LONDON — The impact of human activity is melting the glaciers in the world’s mountain regions, and is doing so at an accelerating rate.

Ben Marzeion, a climate scientist at the University of Innsbruck’s Institute of Meteorology and Geophysics, Austria, reports with colleagues in the journal Science that they used computer models to simulate changes in the world’s slow-flowing frozen rivers between the years 1851 and 2010. The study embraced all the world’s glaciers except those in Antarctica.

This kind of manipulation allows researchers to play with the possibilities and see, for instance, how much changes in the sunlight patterns, high-level atmospheric changes because of volcanic eruptions, or simply slow cycles of natural weather patterns might be at work in the ice record.

The answers were unequivocal about human impact on the environment. “In our data, we find unambiguous evidence of anthropogenic contribution to glacier mass loss,” Dr Marzeion says.

In retreat

That glaciers are losing mass — retreating uphill, and melting at a faster rate — is not in doubt. A year ago, one group established without any doubt that worldwide, and overall, glaciers are in retreat.

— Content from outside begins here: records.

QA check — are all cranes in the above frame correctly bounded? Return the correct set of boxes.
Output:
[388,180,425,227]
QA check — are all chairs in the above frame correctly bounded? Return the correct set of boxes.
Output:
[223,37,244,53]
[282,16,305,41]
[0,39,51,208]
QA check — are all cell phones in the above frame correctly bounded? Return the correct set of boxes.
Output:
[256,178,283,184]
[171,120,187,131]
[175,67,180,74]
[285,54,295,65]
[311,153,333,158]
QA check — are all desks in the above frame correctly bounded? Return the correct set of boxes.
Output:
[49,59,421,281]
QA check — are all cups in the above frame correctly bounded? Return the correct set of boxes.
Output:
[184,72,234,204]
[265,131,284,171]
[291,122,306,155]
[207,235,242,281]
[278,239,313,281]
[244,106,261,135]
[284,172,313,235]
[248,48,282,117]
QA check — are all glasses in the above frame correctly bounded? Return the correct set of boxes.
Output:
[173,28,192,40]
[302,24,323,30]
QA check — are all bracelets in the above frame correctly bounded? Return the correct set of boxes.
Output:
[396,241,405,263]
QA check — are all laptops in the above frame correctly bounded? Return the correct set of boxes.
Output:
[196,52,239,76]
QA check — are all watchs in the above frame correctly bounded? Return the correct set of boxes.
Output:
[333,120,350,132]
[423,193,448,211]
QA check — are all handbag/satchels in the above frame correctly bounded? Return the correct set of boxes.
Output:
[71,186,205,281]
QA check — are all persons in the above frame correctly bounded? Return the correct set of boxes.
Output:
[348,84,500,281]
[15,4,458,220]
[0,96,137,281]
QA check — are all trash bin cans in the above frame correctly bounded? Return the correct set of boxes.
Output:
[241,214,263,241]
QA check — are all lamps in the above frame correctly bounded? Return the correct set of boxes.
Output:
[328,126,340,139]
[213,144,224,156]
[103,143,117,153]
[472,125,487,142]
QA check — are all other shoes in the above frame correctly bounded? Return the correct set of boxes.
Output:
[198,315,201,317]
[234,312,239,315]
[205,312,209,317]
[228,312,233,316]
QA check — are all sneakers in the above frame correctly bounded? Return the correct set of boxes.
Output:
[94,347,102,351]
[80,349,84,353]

In South America, some glaciers in the Andes are melting at a record rate, while satellite measurements show that the Jakobshavn glacier in Greenland doubled its flow speed between 1997 and 2003, and has doubled it again since 2003.

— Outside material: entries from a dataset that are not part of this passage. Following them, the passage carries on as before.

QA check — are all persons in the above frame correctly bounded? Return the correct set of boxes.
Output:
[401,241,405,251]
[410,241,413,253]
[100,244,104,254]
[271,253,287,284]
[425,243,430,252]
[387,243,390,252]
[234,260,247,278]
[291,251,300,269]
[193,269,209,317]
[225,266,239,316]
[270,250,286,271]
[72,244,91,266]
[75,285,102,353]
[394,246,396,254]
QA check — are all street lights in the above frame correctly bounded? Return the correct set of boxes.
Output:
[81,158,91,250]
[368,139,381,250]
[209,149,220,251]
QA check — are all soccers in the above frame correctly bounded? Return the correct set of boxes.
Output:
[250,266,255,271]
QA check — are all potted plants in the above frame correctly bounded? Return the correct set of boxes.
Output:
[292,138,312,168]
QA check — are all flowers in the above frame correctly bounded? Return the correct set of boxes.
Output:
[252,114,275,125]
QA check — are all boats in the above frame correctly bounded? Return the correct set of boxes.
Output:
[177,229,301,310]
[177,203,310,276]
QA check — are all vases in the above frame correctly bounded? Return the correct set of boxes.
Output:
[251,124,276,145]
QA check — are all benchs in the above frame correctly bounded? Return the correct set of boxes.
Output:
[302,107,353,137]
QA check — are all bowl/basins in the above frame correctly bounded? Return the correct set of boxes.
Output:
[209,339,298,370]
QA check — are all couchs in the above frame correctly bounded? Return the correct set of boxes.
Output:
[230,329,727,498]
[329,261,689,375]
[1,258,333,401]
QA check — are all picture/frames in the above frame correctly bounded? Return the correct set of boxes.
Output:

In Europe, 19th-century landscape painters, pioneer photographers and mountain guides unwittingly made permanent, easily-accessible records of Alpine glacier geography. These now set a baseline for all modern measurements, and researchers have established that the melt is getting faster.

The challenge is to determine how much of this is due to natural causes, and how much to changes in human land use, and the emission of greenhouse gases.

Higher proportion

The Innsbruck team has calculated that around a quarter of all the melting between 1851 and 2010 can be put down to human activity. But that is the overall picture: the proportion gets higher with time. Between 1991 and 2010, the fraction of melting due to human activity rose to two-thirds.

“In the 19th century and first half of the 20th century we observed that glacier mass loss attributable to human activity is barely noticeable, but since then has steadily increased,” Dr Marzeion says.